從上面看來,在進行相關分析考量相關系數r(或者R2)前,先考量顯著性是有必要的。不過,如果你已經能看到兩變量有很明顯的線性關系了,你不看p值也無傷大雅,因為那個時候p值肯定少于0.05。

參考R包corrplot文檔對上次的函數進行優化,代碼如下:

gene_exp.corr <- function(gene.list, project_code, project.clinical, project.exp, outdir, ID_transform=TRUE, conf.level=0.95){
    # Arguments:
    # gene.list: a list of gene you want to analyze their expression correlation
    # project_code: data project name or name you want to specify this analysis
    # project.clinical: clinical information about samples, data.frame format
    # project.exp: normalized gene expression (RNA seq) about samples, data.frame format
    # ID_transform: sometimes clinical information use "-" as separate symbol for sample ID,
    #               we need it to be the same as it in project.exp data
    # one sample ID example: in clinical information, one sample may be marked by "TCGA-3N-A9WB-06",
    #                        in RNA seq data.set, this sample is "TCGA.3N.A9WB.06". If it is not, set ID_transform=FALSE. 
    
    # note: you need to install "corrgram" package before use this function
    
    gene_exp.list <- subset(project.exp, sample%in%gene.list)

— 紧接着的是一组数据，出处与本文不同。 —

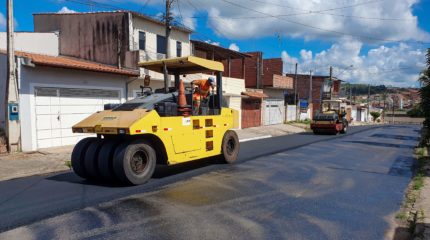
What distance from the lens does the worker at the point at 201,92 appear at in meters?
9.87

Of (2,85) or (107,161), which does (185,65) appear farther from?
(2,85)

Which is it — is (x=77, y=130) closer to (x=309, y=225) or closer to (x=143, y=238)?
(x=143, y=238)

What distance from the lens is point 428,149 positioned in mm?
16172

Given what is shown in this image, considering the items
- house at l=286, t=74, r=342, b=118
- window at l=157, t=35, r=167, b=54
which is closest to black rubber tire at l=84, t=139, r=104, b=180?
window at l=157, t=35, r=167, b=54

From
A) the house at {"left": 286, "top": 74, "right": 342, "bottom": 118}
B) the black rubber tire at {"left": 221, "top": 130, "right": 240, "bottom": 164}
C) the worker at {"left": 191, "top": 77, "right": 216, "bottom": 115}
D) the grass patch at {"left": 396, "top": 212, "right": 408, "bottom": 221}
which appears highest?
the house at {"left": 286, "top": 74, "right": 342, "bottom": 118}

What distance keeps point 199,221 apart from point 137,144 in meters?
3.02

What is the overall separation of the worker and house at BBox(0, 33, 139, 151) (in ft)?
21.4

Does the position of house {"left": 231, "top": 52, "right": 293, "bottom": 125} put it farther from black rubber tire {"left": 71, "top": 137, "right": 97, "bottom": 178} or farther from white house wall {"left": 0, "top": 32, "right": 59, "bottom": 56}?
black rubber tire {"left": 71, "top": 137, "right": 97, "bottom": 178}

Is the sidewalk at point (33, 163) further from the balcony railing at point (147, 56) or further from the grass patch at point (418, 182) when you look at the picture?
the grass patch at point (418, 182)

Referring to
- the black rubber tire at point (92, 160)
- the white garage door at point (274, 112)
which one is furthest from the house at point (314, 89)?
the black rubber tire at point (92, 160)

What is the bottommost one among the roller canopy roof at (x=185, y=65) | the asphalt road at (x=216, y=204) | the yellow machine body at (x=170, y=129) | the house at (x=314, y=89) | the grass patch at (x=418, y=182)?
the grass patch at (x=418, y=182)

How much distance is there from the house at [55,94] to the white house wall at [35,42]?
20.2 feet

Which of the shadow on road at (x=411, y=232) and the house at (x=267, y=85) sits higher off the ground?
the house at (x=267, y=85)

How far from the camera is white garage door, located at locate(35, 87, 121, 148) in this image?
1398cm
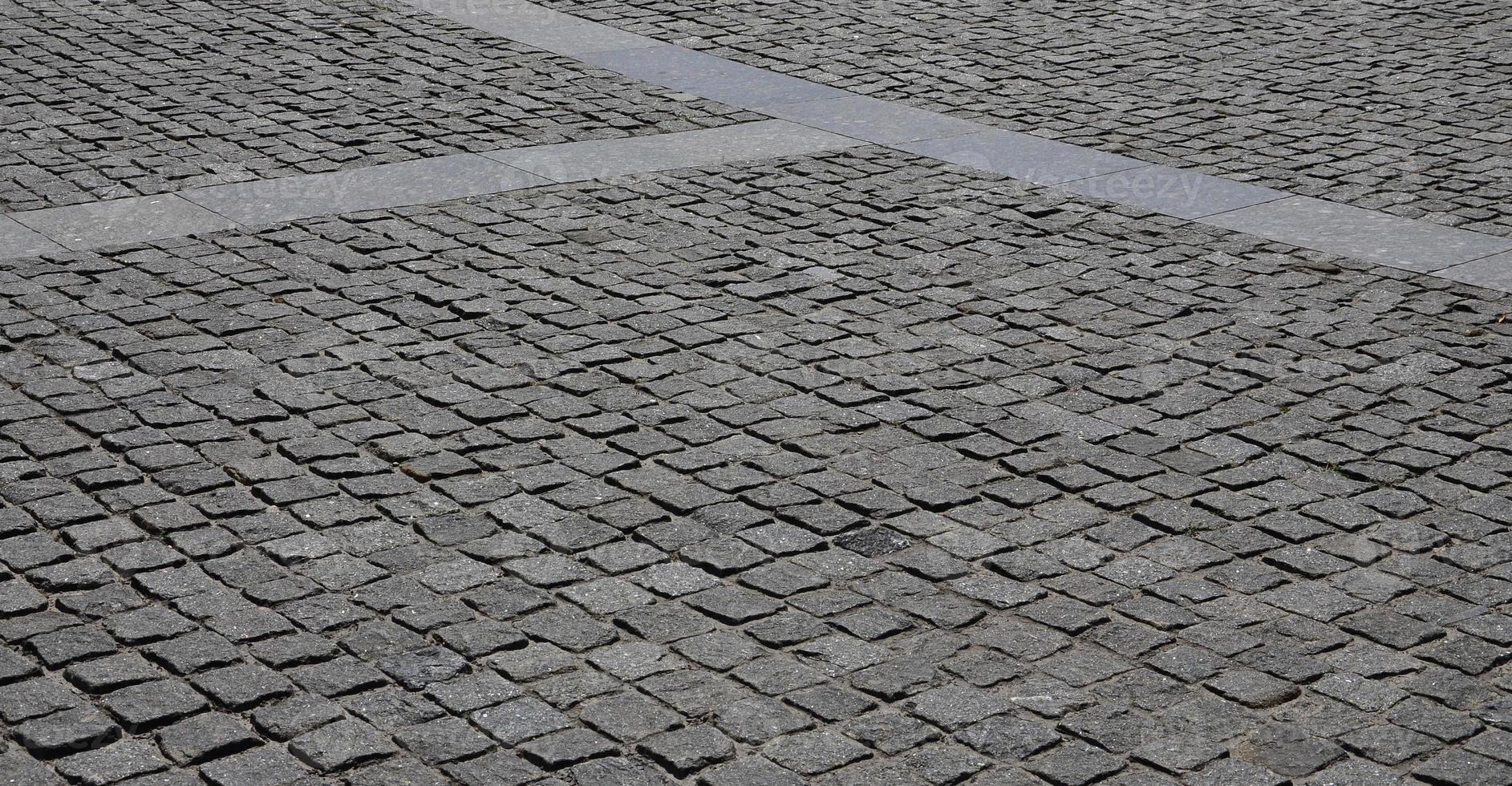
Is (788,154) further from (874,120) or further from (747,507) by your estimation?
(747,507)

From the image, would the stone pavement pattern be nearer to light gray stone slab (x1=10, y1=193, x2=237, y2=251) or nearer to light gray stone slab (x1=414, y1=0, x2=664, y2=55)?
light gray stone slab (x1=10, y1=193, x2=237, y2=251)

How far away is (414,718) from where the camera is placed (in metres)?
4.49

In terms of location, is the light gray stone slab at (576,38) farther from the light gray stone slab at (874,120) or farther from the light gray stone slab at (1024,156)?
the light gray stone slab at (1024,156)

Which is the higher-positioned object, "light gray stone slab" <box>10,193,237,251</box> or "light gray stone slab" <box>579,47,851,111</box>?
"light gray stone slab" <box>579,47,851,111</box>

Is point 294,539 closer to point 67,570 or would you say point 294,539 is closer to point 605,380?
point 67,570

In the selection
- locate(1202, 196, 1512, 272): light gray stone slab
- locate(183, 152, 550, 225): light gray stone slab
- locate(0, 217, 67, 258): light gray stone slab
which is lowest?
locate(0, 217, 67, 258): light gray stone slab

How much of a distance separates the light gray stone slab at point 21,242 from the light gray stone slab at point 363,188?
0.86 meters

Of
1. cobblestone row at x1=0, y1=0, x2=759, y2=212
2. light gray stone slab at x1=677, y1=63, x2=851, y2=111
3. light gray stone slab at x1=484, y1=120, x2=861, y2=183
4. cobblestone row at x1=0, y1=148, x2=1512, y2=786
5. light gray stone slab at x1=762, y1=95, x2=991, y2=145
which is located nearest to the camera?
cobblestone row at x1=0, y1=148, x2=1512, y2=786

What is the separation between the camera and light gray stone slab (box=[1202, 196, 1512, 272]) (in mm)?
8266

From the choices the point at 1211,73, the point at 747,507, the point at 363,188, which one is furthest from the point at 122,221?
the point at 1211,73

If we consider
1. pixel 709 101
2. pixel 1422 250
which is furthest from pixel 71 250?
pixel 1422 250

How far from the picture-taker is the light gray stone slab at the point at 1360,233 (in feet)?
27.1

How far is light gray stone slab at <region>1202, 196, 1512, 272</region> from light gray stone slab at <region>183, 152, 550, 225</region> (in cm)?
391

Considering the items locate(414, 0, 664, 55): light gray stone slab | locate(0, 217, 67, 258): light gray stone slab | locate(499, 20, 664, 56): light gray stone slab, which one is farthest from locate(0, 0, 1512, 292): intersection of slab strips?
locate(414, 0, 664, 55): light gray stone slab
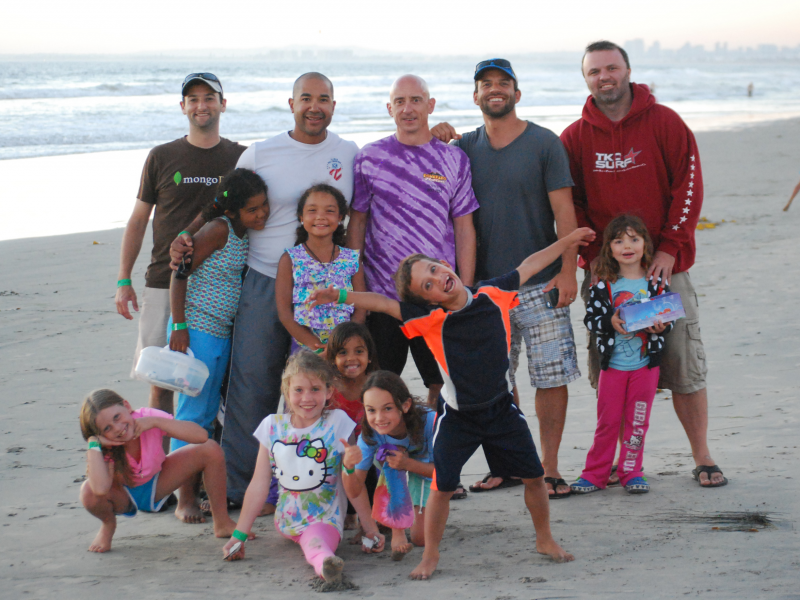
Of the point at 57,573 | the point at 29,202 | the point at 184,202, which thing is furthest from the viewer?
the point at 29,202

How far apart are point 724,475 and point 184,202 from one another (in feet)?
10.5

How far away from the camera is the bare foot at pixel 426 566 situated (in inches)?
123

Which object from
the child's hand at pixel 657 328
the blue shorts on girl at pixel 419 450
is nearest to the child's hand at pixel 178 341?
the blue shorts on girl at pixel 419 450

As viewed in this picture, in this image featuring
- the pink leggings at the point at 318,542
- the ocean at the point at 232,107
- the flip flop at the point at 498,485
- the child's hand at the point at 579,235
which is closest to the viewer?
the pink leggings at the point at 318,542

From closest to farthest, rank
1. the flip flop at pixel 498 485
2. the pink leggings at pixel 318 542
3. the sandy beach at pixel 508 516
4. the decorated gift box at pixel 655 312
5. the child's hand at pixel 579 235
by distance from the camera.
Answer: the sandy beach at pixel 508 516 → the pink leggings at pixel 318 542 → the child's hand at pixel 579 235 → the decorated gift box at pixel 655 312 → the flip flop at pixel 498 485

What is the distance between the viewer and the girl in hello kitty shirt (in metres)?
3.47

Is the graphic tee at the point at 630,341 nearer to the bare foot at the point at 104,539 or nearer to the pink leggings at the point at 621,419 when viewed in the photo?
the pink leggings at the point at 621,419

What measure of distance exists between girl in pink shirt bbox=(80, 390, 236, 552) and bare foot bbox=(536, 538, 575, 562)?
145 centimetres

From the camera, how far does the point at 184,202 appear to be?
4.24m

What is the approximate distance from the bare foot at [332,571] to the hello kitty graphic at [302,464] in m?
0.46

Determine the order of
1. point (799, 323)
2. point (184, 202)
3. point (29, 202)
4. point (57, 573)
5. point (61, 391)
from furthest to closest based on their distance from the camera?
1. point (29, 202)
2. point (799, 323)
3. point (61, 391)
4. point (184, 202)
5. point (57, 573)

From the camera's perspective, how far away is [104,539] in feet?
11.5

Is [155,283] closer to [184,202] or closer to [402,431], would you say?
[184,202]

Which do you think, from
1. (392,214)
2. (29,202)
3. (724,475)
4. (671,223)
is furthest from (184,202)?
(29,202)
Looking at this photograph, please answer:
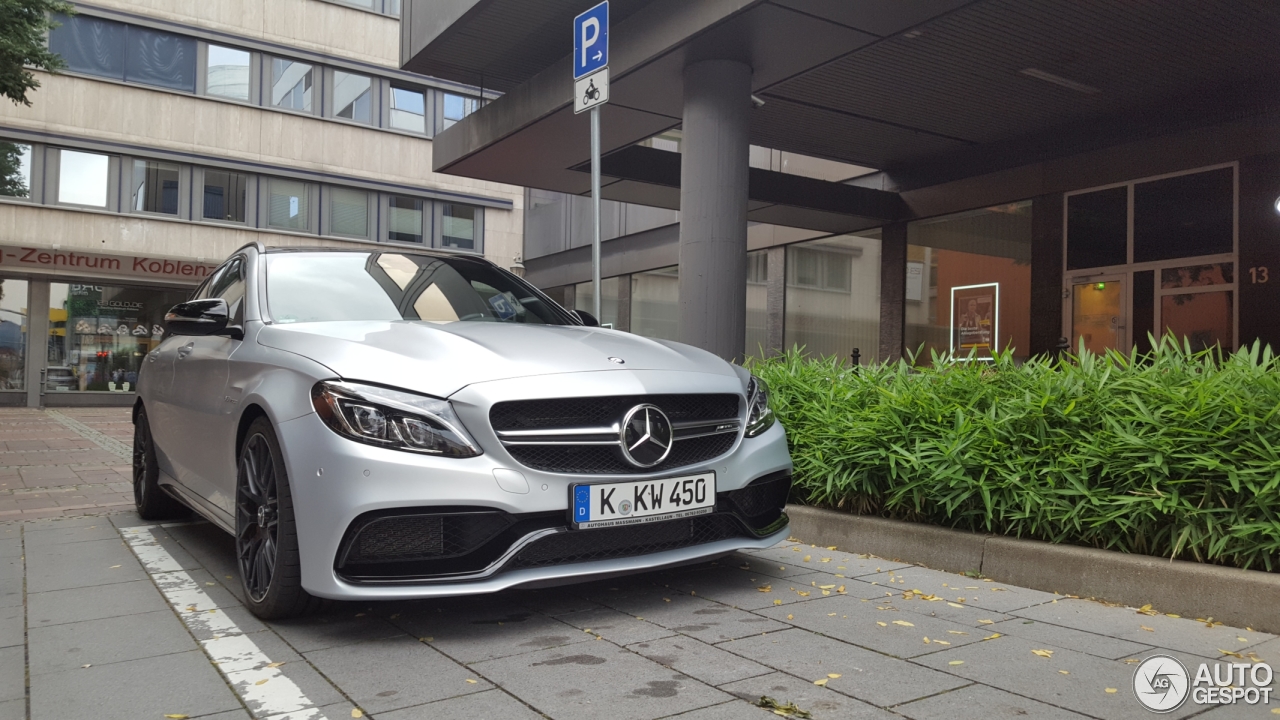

    rownames(gene_exp.list) <- gene_exp.list[,1]
    gene_exp.list <- gene_exp.list[,-1]
    gene_exp.list <- t(gene_exp.list)
    # gene_exp.list <- gene_exp.list[,c(5,1,2,3,4,6,7,8,9,10)]
    library(corrplot)
    # combine with significance test
    cor.mtest <- function(mat, conf.level = 0.95){
        mat <- as.matrix(mat)
        n <- ncol(mat)
        p.mat <- lowCI.mat <- uppCI.mat <- matrix(NA, n, n)
        diag(p.mat) <- 0
        diag(lowCI.mat) <- diag(uppCI.mat) <- 1
        for(i in 1:(n-1)){
            for(j in (i+1):n){
                tmp <- cor.test(mat[,i], mat[,j], conf.level = conf.level)
                p.mat[i,j] <- p.mat[j,i] <- tmp$p.value
                lowCI.mat[i,j] <- lowCI.mat[j,i] <- tmp$conf.int[1]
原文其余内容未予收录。